→ Requirement: Starting at the first line and stopping after the line that contains "Share by Race", swap every "Jalostus" for "Refining" and leave all else unchanged. Return only those lines.

Graph understanding data:
*** Block opens ***

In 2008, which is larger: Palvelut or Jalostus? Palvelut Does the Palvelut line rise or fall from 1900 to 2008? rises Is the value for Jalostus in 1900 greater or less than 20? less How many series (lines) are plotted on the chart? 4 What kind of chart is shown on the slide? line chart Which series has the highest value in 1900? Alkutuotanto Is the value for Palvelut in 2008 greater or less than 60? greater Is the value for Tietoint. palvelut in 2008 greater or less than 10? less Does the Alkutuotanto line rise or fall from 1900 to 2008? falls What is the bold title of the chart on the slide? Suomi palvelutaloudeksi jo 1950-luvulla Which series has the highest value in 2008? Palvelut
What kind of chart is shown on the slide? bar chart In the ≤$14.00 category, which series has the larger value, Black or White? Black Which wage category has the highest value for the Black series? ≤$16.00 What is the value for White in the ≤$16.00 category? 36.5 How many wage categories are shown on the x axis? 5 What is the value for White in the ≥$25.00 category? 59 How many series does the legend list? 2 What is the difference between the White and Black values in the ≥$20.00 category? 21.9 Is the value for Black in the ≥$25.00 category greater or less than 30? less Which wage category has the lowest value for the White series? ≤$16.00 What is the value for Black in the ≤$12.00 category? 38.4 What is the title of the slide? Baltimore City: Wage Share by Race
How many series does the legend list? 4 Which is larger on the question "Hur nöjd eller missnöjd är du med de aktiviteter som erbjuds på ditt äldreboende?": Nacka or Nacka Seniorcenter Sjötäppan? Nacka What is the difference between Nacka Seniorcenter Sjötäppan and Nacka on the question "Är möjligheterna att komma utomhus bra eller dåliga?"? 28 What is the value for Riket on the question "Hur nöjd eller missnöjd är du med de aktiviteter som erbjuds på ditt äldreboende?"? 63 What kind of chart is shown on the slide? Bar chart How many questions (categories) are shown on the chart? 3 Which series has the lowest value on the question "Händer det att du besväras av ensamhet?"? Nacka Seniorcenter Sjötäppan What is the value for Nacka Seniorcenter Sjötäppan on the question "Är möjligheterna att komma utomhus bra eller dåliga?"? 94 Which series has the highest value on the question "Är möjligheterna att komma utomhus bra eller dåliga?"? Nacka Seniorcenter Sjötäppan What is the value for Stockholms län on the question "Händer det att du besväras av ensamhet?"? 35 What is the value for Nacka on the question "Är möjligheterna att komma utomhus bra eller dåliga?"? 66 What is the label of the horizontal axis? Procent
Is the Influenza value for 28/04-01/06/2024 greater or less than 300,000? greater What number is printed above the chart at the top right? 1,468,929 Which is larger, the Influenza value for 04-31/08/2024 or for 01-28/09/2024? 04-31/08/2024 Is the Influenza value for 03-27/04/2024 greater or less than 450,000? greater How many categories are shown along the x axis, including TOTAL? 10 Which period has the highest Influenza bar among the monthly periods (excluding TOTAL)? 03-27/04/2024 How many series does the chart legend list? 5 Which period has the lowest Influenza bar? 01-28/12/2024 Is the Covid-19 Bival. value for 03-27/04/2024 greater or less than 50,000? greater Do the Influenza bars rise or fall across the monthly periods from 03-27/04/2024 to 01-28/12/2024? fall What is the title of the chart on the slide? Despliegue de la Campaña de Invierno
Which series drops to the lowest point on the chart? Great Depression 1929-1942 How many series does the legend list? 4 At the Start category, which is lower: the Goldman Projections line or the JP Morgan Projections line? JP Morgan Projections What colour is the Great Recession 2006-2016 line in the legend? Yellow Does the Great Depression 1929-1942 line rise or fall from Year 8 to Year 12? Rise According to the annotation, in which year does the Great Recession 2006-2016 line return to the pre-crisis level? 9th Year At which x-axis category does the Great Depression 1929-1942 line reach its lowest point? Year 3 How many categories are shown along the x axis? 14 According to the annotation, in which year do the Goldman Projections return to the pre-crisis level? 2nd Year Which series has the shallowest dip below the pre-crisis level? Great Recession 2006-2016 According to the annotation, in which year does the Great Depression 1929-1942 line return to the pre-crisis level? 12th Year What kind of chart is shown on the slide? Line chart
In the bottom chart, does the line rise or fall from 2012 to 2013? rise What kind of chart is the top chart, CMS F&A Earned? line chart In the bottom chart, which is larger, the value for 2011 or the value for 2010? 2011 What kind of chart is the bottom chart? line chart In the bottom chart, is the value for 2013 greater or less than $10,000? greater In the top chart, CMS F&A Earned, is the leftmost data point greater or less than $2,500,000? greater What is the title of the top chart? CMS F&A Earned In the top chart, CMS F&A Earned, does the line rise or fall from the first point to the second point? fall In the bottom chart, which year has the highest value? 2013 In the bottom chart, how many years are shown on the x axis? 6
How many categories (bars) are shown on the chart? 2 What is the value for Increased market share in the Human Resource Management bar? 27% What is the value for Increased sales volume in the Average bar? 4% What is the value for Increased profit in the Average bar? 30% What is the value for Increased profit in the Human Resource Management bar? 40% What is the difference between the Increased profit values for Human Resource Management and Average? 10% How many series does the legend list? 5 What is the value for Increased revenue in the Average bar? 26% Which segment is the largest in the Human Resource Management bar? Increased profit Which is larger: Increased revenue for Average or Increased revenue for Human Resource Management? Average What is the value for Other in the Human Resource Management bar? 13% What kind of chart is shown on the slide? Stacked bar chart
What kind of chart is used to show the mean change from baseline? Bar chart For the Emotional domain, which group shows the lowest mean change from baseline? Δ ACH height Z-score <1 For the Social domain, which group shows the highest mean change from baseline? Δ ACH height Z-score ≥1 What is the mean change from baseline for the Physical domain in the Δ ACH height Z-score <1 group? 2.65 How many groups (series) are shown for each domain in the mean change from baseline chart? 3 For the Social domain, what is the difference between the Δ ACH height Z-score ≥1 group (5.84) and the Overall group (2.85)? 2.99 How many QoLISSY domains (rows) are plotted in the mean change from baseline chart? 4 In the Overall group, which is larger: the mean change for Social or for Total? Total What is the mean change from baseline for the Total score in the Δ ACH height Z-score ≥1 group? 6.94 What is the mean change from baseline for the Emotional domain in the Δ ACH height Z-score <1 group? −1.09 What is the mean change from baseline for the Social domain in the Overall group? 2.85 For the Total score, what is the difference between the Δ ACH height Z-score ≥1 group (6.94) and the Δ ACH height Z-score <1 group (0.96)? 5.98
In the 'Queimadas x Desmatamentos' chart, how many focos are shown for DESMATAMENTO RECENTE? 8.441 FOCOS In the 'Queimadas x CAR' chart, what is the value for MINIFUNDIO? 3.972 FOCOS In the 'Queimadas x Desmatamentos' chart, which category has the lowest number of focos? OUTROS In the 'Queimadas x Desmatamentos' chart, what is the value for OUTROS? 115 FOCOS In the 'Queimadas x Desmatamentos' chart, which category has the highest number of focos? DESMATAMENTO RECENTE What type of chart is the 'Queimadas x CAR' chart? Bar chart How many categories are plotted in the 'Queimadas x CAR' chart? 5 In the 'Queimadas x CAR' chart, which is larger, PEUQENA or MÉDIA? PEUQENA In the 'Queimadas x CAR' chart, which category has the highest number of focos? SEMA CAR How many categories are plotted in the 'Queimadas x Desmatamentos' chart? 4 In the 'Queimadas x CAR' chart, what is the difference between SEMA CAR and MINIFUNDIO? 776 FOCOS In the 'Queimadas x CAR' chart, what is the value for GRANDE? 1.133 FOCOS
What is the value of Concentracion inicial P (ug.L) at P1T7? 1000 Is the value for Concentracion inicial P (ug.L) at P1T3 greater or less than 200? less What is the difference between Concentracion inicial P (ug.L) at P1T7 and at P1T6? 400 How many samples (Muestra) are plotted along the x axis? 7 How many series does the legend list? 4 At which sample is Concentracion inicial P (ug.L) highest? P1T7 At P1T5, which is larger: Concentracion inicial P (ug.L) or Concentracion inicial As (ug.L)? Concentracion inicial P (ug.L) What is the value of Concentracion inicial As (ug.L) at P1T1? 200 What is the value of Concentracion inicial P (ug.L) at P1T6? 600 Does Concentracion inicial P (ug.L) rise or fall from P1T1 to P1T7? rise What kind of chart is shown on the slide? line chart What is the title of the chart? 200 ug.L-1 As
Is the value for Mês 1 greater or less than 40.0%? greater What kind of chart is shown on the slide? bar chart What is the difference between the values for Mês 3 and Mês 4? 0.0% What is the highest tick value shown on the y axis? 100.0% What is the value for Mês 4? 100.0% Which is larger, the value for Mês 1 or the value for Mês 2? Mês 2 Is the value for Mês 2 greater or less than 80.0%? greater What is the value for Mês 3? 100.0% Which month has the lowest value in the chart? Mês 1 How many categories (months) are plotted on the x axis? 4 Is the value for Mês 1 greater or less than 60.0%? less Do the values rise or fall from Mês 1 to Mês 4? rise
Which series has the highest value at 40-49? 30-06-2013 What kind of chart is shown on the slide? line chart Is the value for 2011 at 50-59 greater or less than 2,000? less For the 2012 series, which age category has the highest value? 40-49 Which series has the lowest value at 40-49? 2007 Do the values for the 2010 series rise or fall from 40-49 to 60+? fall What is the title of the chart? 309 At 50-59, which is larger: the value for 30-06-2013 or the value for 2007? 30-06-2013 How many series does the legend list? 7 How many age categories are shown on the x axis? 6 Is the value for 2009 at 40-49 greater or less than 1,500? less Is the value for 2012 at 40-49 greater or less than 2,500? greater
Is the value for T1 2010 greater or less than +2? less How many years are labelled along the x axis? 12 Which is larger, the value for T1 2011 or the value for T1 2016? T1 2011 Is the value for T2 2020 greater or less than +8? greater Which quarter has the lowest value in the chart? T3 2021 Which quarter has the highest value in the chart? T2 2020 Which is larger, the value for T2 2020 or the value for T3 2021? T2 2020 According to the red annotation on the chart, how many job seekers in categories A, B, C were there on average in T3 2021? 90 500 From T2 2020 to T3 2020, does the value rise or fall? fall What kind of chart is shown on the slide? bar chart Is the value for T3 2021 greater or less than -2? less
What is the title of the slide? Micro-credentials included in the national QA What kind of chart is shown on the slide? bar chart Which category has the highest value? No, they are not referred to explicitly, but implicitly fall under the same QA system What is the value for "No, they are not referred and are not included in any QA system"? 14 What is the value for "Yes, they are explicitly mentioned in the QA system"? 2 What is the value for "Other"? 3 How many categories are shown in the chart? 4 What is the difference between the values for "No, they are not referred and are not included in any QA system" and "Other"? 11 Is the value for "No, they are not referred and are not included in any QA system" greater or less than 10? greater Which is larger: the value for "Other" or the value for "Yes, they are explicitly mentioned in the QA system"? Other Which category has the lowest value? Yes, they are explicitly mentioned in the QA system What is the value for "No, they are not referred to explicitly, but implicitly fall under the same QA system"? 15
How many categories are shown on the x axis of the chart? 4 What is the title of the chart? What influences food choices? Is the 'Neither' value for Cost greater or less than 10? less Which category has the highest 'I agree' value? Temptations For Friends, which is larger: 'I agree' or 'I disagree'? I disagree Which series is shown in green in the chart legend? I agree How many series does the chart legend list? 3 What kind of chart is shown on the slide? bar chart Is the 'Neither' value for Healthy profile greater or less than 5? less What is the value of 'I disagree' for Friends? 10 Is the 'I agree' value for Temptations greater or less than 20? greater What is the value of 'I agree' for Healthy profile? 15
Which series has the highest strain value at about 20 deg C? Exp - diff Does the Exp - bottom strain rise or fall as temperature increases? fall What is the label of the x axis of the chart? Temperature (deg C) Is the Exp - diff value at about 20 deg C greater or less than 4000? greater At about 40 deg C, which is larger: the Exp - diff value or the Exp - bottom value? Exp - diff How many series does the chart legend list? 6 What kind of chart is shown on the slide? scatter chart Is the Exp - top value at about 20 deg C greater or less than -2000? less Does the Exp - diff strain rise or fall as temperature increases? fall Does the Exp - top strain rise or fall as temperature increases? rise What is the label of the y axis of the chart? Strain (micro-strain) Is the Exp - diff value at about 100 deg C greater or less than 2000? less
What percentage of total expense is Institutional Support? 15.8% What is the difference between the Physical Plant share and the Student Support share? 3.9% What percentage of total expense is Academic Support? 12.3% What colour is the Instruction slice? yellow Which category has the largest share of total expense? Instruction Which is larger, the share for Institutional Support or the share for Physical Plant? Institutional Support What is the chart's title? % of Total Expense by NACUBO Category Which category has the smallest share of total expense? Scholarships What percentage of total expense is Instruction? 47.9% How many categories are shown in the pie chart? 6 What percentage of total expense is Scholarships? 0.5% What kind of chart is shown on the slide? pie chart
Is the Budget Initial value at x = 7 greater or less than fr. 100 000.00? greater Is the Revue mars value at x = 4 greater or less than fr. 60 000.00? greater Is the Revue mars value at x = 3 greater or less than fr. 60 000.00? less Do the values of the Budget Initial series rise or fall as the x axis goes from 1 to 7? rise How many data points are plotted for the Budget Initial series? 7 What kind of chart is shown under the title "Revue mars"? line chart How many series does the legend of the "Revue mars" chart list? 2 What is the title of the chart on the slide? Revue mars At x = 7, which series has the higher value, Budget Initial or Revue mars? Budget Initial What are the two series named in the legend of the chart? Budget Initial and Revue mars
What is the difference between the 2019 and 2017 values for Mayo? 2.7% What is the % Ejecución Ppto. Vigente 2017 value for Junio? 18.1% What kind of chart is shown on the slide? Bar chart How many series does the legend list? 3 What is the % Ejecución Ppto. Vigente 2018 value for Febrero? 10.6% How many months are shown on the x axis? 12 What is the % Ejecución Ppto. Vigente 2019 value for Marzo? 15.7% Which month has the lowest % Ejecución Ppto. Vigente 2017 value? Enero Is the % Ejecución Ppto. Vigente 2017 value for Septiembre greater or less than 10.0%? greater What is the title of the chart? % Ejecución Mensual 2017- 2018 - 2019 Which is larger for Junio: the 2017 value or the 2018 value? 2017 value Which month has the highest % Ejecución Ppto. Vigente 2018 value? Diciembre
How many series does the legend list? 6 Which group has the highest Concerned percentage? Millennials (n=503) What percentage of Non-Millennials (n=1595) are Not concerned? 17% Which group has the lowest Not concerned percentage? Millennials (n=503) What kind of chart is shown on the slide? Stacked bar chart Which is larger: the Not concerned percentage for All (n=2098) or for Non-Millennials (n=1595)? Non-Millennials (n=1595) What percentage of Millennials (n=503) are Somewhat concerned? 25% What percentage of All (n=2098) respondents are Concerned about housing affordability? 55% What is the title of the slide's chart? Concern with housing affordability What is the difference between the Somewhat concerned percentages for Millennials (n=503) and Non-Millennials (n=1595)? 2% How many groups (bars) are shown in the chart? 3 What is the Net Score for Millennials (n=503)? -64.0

*** Block closes ***

→ Solution for this problem:
In 2008, which is larger: Palvelut or Refining? Palvelut Does the Palvelut line rise or fall from 1900 to 2008? rises Is the value for Refining in 1900 greater or less than 20? less How many series (lines) are plotted on the chart? 4 What kind of chart is shown on the slide? line chart Which series has the highest value in 1900? Alkutuotanto Is the value for Palvelut in 2008 greater or less than 60? greater Is the value for Tietoint. palvelut in 2008 greater or less than 10? less Does the Alkutuotanto line rise or fall from 1900 to 2008? falls What is the bold title of the chart on the slide? Suomi palvelutaloudeksi jo 1950-luvulla Which series has the highest value in 2008? Palvelut
What kind of chart is shown on the slide? bar chart In the ≤$14.00 category, which series has the larger value, Black or White? Black Which wage category has the highest value for the Black series? ≤$16.00 What is the value for White in the ≤$16.00 category? 36.5 How many wage categories are shown on the x axis? 5 What is the value for White in the ≥$25.00 category? 59 How many series does the legend list? 2 What is the difference between the White and Black values in the ≥$20.00 category? 21.9 Is the value for Black in the ≥$25.00 category greater or less than 30? less Which wage category has the lowest value for the White series? ≤$16.00 What is the value for Black in the ≤$12.00 category? 38.4 What is the title of the slide? Baltimore City: Wage Share by Race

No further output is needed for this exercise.